The text book teaches us to write regular expressions using the epsilon (ε)
symbol, but how can I translate that symbol directly to code without having to completely rework my regular expression?
For instance, how would I write this regex which would catch all lowercase strings that either begin or end in a
(or both).
Not 100% sure this is correct but...
((a|epsilon
)[a-z]*
a) | (a[a-z]*
(a|epsilon
))
So some strings that should match include:
a //single "a" starts or ends with "a"
aa //starts and ends with "a"
ab //starts with "a"
ba //ends with "a"
aba //starts and ends with "a"
aaaaaaaa //starts and ends with "a"
abbbbbbb //starts with "a"
bbbbbbba //ends with "a"
abbbbbba //starts and ends with "a"
asdfhgdu //starts with "a"
onoineca //ends with "a"
ahnrtyna //starts and ends with "a"
I only what to exchange epsilon
for the correct symbol, I do not want to modify any part of the rest of the expression.
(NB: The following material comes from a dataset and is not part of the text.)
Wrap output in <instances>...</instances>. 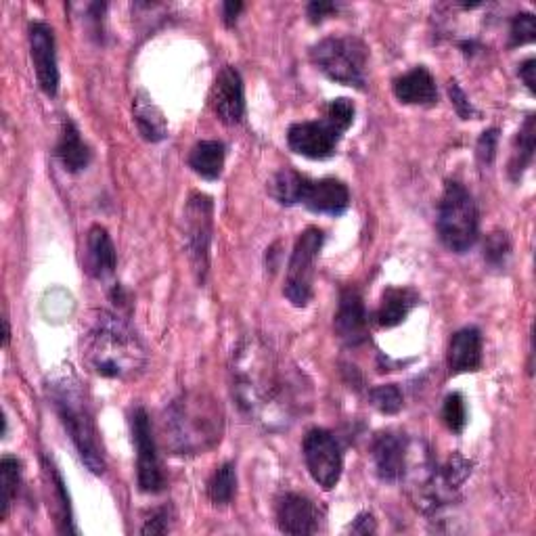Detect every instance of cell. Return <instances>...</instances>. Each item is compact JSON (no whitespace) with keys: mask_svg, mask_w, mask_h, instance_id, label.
<instances>
[{"mask_svg":"<svg viewBox=\"0 0 536 536\" xmlns=\"http://www.w3.org/2000/svg\"><path fill=\"white\" fill-rule=\"evenodd\" d=\"M233 396L239 409L266 428L292 417L300 382L277 363L275 354L258 338L245 340L233 359Z\"/></svg>","mask_w":536,"mask_h":536,"instance_id":"cell-1","label":"cell"},{"mask_svg":"<svg viewBox=\"0 0 536 536\" xmlns=\"http://www.w3.org/2000/svg\"><path fill=\"white\" fill-rule=\"evenodd\" d=\"M82 359L107 379H137L147 367V352L139 335L107 310L91 317L82 335Z\"/></svg>","mask_w":536,"mask_h":536,"instance_id":"cell-2","label":"cell"},{"mask_svg":"<svg viewBox=\"0 0 536 536\" xmlns=\"http://www.w3.org/2000/svg\"><path fill=\"white\" fill-rule=\"evenodd\" d=\"M47 390L67 436L72 438L76 451L80 453V459L93 474L101 476L105 472L107 461L95 417L91 413V407H88L78 377L70 371L55 373Z\"/></svg>","mask_w":536,"mask_h":536,"instance_id":"cell-3","label":"cell"},{"mask_svg":"<svg viewBox=\"0 0 536 536\" xmlns=\"http://www.w3.org/2000/svg\"><path fill=\"white\" fill-rule=\"evenodd\" d=\"M166 442L176 455H199L212 449L222 436L220 405L201 392L176 398L164 419Z\"/></svg>","mask_w":536,"mask_h":536,"instance_id":"cell-4","label":"cell"},{"mask_svg":"<svg viewBox=\"0 0 536 536\" xmlns=\"http://www.w3.org/2000/svg\"><path fill=\"white\" fill-rule=\"evenodd\" d=\"M438 235L440 241L455 254L474 248L480 235L478 206L461 183H446L438 204Z\"/></svg>","mask_w":536,"mask_h":536,"instance_id":"cell-5","label":"cell"},{"mask_svg":"<svg viewBox=\"0 0 536 536\" xmlns=\"http://www.w3.org/2000/svg\"><path fill=\"white\" fill-rule=\"evenodd\" d=\"M312 63L333 82L363 88L369 49L354 36H329L310 51Z\"/></svg>","mask_w":536,"mask_h":536,"instance_id":"cell-6","label":"cell"},{"mask_svg":"<svg viewBox=\"0 0 536 536\" xmlns=\"http://www.w3.org/2000/svg\"><path fill=\"white\" fill-rule=\"evenodd\" d=\"M214 227V201L204 193H193L185 206V245L199 283L210 268V243Z\"/></svg>","mask_w":536,"mask_h":536,"instance_id":"cell-7","label":"cell"},{"mask_svg":"<svg viewBox=\"0 0 536 536\" xmlns=\"http://www.w3.org/2000/svg\"><path fill=\"white\" fill-rule=\"evenodd\" d=\"M323 241H325L323 231L310 227L298 237L292 258H289L283 294L289 302L298 308H304L312 300L315 264H317L319 252L323 248Z\"/></svg>","mask_w":536,"mask_h":536,"instance_id":"cell-8","label":"cell"},{"mask_svg":"<svg viewBox=\"0 0 536 536\" xmlns=\"http://www.w3.org/2000/svg\"><path fill=\"white\" fill-rule=\"evenodd\" d=\"M302 451L312 480H315L323 490L335 488V484L342 478L344 469L342 449L335 436L323 428L310 430L304 438Z\"/></svg>","mask_w":536,"mask_h":536,"instance_id":"cell-9","label":"cell"},{"mask_svg":"<svg viewBox=\"0 0 536 536\" xmlns=\"http://www.w3.org/2000/svg\"><path fill=\"white\" fill-rule=\"evenodd\" d=\"M132 438L134 444H137V480L141 493H162L166 480L162 474L158 446H155V438L151 432V421L143 407L132 413Z\"/></svg>","mask_w":536,"mask_h":536,"instance_id":"cell-10","label":"cell"},{"mask_svg":"<svg viewBox=\"0 0 536 536\" xmlns=\"http://www.w3.org/2000/svg\"><path fill=\"white\" fill-rule=\"evenodd\" d=\"M30 53L36 70V80L44 95L55 97L59 91V65L55 51L53 28L44 21L30 24Z\"/></svg>","mask_w":536,"mask_h":536,"instance_id":"cell-11","label":"cell"},{"mask_svg":"<svg viewBox=\"0 0 536 536\" xmlns=\"http://www.w3.org/2000/svg\"><path fill=\"white\" fill-rule=\"evenodd\" d=\"M340 139H342V132L335 130L327 120L298 122L287 132L289 149L310 160L331 158Z\"/></svg>","mask_w":536,"mask_h":536,"instance_id":"cell-12","label":"cell"},{"mask_svg":"<svg viewBox=\"0 0 536 536\" xmlns=\"http://www.w3.org/2000/svg\"><path fill=\"white\" fill-rule=\"evenodd\" d=\"M210 107L220 122L229 126L241 124L245 116V95L241 74L233 65H225L216 76L210 91Z\"/></svg>","mask_w":536,"mask_h":536,"instance_id":"cell-13","label":"cell"},{"mask_svg":"<svg viewBox=\"0 0 536 536\" xmlns=\"http://www.w3.org/2000/svg\"><path fill=\"white\" fill-rule=\"evenodd\" d=\"M333 327L346 346H361L367 340V310L356 289L348 287L342 292Z\"/></svg>","mask_w":536,"mask_h":536,"instance_id":"cell-14","label":"cell"},{"mask_svg":"<svg viewBox=\"0 0 536 536\" xmlns=\"http://www.w3.org/2000/svg\"><path fill=\"white\" fill-rule=\"evenodd\" d=\"M409 440L396 432L377 434L371 446L375 472L384 482H396L405 474Z\"/></svg>","mask_w":536,"mask_h":536,"instance_id":"cell-15","label":"cell"},{"mask_svg":"<svg viewBox=\"0 0 536 536\" xmlns=\"http://www.w3.org/2000/svg\"><path fill=\"white\" fill-rule=\"evenodd\" d=\"M302 204L315 214L340 216L350 206V191L342 181H335V178H321V181H310L308 178Z\"/></svg>","mask_w":536,"mask_h":536,"instance_id":"cell-16","label":"cell"},{"mask_svg":"<svg viewBox=\"0 0 536 536\" xmlns=\"http://www.w3.org/2000/svg\"><path fill=\"white\" fill-rule=\"evenodd\" d=\"M277 526L281 532L294 536L317 532L319 513L315 503L302 495L287 493L277 503Z\"/></svg>","mask_w":536,"mask_h":536,"instance_id":"cell-17","label":"cell"},{"mask_svg":"<svg viewBox=\"0 0 536 536\" xmlns=\"http://www.w3.org/2000/svg\"><path fill=\"white\" fill-rule=\"evenodd\" d=\"M118 254L107 229L95 225L86 235V271L95 279H107L116 273Z\"/></svg>","mask_w":536,"mask_h":536,"instance_id":"cell-18","label":"cell"},{"mask_svg":"<svg viewBox=\"0 0 536 536\" xmlns=\"http://www.w3.org/2000/svg\"><path fill=\"white\" fill-rule=\"evenodd\" d=\"M482 365V333L465 327L453 335L449 344V367L453 373H472Z\"/></svg>","mask_w":536,"mask_h":536,"instance_id":"cell-19","label":"cell"},{"mask_svg":"<svg viewBox=\"0 0 536 536\" xmlns=\"http://www.w3.org/2000/svg\"><path fill=\"white\" fill-rule=\"evenodd\" d=\"M394 95L400 103L407 105H434L438 101L436 80L426 67H415L394 82Z\"/></svg>","mask_w":536,"mask_h":536,"instance_id":"cell-20","label":"cell"},{"mask_svg":"<svg viewBox=\"0 0 536 536\" xmlns=\"http://www.w3.org/2000/svg\"><path fill=\"white\" fill-rule=\"evenodd\" d=\"M55 155L67 172H80L91 164V158H93L91 147L82 141L80 130L72 120L63 122L61 137L55 147Z\"/></svg>","mask_w":536,"mask_h":536,"instance_id":"cell-21","label":"cell"},{"mask_svg":"<svg viewBox=\"0 0 536 536\" xmlns=\"http://www.w3.org/2000/svg\"><path fill=\"white\" fill-rule=\"evenodd\" d=\"M419 294L411 287H388L377 308V323L382 327H396L409 317L417 306Z\"/></svg>","mask_w":536,"mask_h":536,"instance_id":"cell-22","label":"cell"},{"mask_svg":"<svg viewBox=\"0 0 536 536\" xmlns=\"http://www.w3.org/2000/svg\"><path fill=\"white\" fill-rule=\"evenodd\" d=\"M134 122L141 132V137L149 143H160L168 137V122L162 114V109L151 101L145 93H139L132 103Z\"/></svg>","mask_w":536,"mask_h":536,"instance_id":"cell-23","label":"cell"},{"mask_svg":"<svg viewBox=\"0 0 536 536\" xmlns=\"http://www.w3.org/2000/svg\"><path fill=\"white\" fill-rule=\"evenodd\" d=\"M227 147L220 141H199L189 153V166L206 181H216L225 168Z\"/></svg>","mask_w":536,"mask_h":536,"instance_id":"cell-24","label":"cell"},{"mask_svg":"<svg viewBox=\"0 0 536 536\" xmlns=\"http://www.w3.org/2000/svg\"><path fill=\"white\" fill-rule=\"evenodd\" d=\"M42 467H44V474H47V480H49V493H51L53 513H55V518H57L59 530L61 532H76L74 520H72L70 495H67L65 482H63V478L59 474L57 465L49 457H42Z\"/></svg>","mask_w":536,"mask_h":536,"instance_id":"cell-25","label":"cell"},{"mask_svg":"<svg viewBox=\"0 0 536 536\" xmlns=\"http://www.w3.org/2000/svg\"><path fill=\"white\" fill-rule=\"evenodd\" d=\"M306 183L308 178L302 176L300 172L292 168H283L275 172L271 181H268V193H271V197L279 201L281 206H296L302 204Z\"/></svg>","mask_w":536,"mask_h":536,"instance_id":"cell-26","label":"cell"},{"mask_svg":"<svg viewBox=\"0 0 536 536\" xmlns=\"http://www.w3.org/2000/svg\"><path fill=\"white\" fill-rule=\"evenodd\" d=\"M534 137H536V118L528 116L524 126L520 128L516 145H513V153L509 160V176L513 183H518L526 168L532 164L534 158Z\"/></svg>","mask_w":536,"mask_h":536,"instance_id":"cell-27","label":"cell"},{"mask_svg":"<svg viewBox=\"0 0 536 536\" xmlns=\"http://www.w3.org/2000/svg\"><path fill=\"white\" fill-rule=\"evenodd\" d=\"M21 482V461L13 455L0 461V518L7 520Z\"/></svg>","mask_w":536,"mask_h":536,"instance_id":"cell-28","label":"cell"},{"mask_svg":"<svg viewBox=\"0 0 536 536\" xmlns=\"http://www.w3.org/2000/svg\"><path fill=\"white\" fill-rule=\"evenodd\" d=\"M237 490V472L233 463H222L208 482V497L216 507H225L233 501Z\"/></svg>","mask_w":536,"mask_h":536,"instance_id":"cell-29","label":"cell"},{"mask_svg":"<svg viewBox=\"0 0 536 536\" xmlns=\"http://www.w3.org/2000/svg\"><path fill=\"white\" fill-rule=\"evenodd\" d=\"M442 421H444V426L455 434H461L465 430L467 407H465V400L461 394L453 392V394L446 396L444 405H442Z\"/></svg>","mask_w":536,"mask_h":536,"instance_id":"cell-30","label":"cell"},{"mask_svg":"<svg viewBox=\"0 0 536 536\" xmlns=\"http://www.w3.org/2000/svg\"><path fill=\"white\" fill-rule=\"evenodd\" d=\"M509 256H511V241H509L507 233H503V231L490 233L484 241V260L490 266L503 268L507 264Z\"/></svg>","mask_w":536,"mask_h":536,"instance_id":"cell-31","label":"cell"},{"mask_svg":"<svg viewBox=\"0 0 536 536\" xmlns=\"http://www.w3.org/2000/svg\"><path fill=\"white\" fill-rule=\"evenodd\" d=\"M371 405L384 415H396L402 409V392L398 386H377L369 392Z\"/></svg>","mask_w":536,"mask_h":536,"instance_id":"cell-32","label":"cell"},{"mask_svg":"<svg viewBox=\"0 0 536 536\" xmlns=\"http://www.w3.org/2000/svg\"><path fill=\"white\" fill-rule=\"evenodd\" d=\"M354 114H356V109H354V103L350 99H333L329 105H327V122L338 130V132H346L352 122H354Z\"/></svg>","mask_w":536,"mask_h":536,"instance_id":"cell-33","label":"cell"},{"mask_svg":"<svg viewBox=\"0 0 536 536\" xmlns=\"http://www.w3.org/2000/svg\"><path fill=\"white\" fill-rule=\"evenodd\" d=\"M511 47H522V44L534 42L536 38V21L532 13H520L511 19Z\"/></svg>","mask_w":536,"mask_h":536,"instance_id":"cell-34","label":"cell"},{"mask_svg":"<svg viewBox=\"0 0 536 536\" xmlns=\"http://www.w3.org/2000/svg\"><path fill=\"white\" fill-rule=\"evenodd\" d=\"M497 143H499V130L490 128L482 132V137L478 141V160L484 166H490L497 155Z\"/></svg>","mask_w":536,"mask_h":536,"instance_id":"cell-35","label":"cell"},{"mask_svg":"<svg viewBox=\"0 0 536 536\" xmlns=\"http://www.w3.org/2000/svg\"><path fill=\"white\" fill-rule=\"evenodd\" d=\"M449 95H451V101H453V105L457 109V114L463 120H474V118L480 116V111L472 105V101L465 97V93L461 91V86L455 80L449 84Z\"/></svg>","mask_w":536,"mask_h":536,"instance_id":"cell-36","label":"cell"},{"mask_svg":"<svg viewBox=\"0 0 536 536\" xmlns=\"http://www.w3.org/2000/svg\"><path fill=\"white\" fill-rule=\"evenodd\" d=\"M170 530V509L168 507H162V509H155L151 513V518L147 520V524L143 526V534H164Z\"/></svg>","mask_w":536,"mask_h":536,"instance_id":"cell-37","label":"cell"},{"mask_svg":"<svg viewBox=\"0 0 536 536\" xmlns=\"http://www.w3.org/2000/svg\"><path fill=\"white\" fill-rule=\"evenodd\" d=\"M338 11V5L335 3H325V0H315V3L308 5V17L312 24H321V21L329 15Z\"/></svg>","mask_w":536,"mask_h":536,"instance_id":"cell-38","label":"cell"},{"mask_svg":"<svg viewBox=\"0 0 536 536\" xmlns=\"http://www.w3.org/2000/svg\"><path fill=\"white\" fill-rule=\"evenodd\" d=\"M350 530L356 532V534H373L375 532V520H373L371 513H361V516L356 518L354 524L350 526Z\"/></svg>","mask_w":536,"mask_h":536,"instance_id":"cell-39","label":"cell"},{"mask_svg":"<svg viewBox=\"0 0 536 536\" xmlns=\"http://www.w3.org/2000/svg\"><path fill=\"white\" fill-rule=\"evenodd\" d=\"M534 70H536V61L534 59H528V61H524L522 65H520V78H522V82L526 84V88H528V91L534 95Z\"/></svg>","mask_w":536,"mask_h":536,"instance_id":"cell-40","label":"cell"},{"mask_svg":"<svg viewBox=\"0 0 536 536\" xmlns=\"http://www.w3.org/2000/svg\"><path fill=\"white\" fill-rule=\"evenodd\" d=\"M241 11H243V3H233V0H229V3L222 5V19H225L227 26H233Z\"/></svg>","mask_w":536,"mask_h":536,"instance_id":"cell-41","label":"cell"},{"mask_svg":"<svg viewBox=\"0 0 536 536\" xmlns=\"http://www.w3.org/2000/svg\"><path fill=\"white\" fill-rule=\"evenodd\" d=\"M9 338H11V329H9V321L5 319V346H9Z\"/></svg>","mask_w":536,"mask_h":536,"instance_id":"cell-42","label":"cell"}]
</instances>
Also I want to be clear, I am not actually checking for the epsilon symbol, I want to have a choice of a character or nothing (well not nothing... epsilon).
Does such a symbol exist?
Is what I want possible?
Just omit the 𝜖, since it denotes the empty string:
([1-9]|)[0-9]*
There’s also a shortcut for this particular case:
([1-9]?)[0-9]*
The ?
means zero or one occurrences of the preceding token.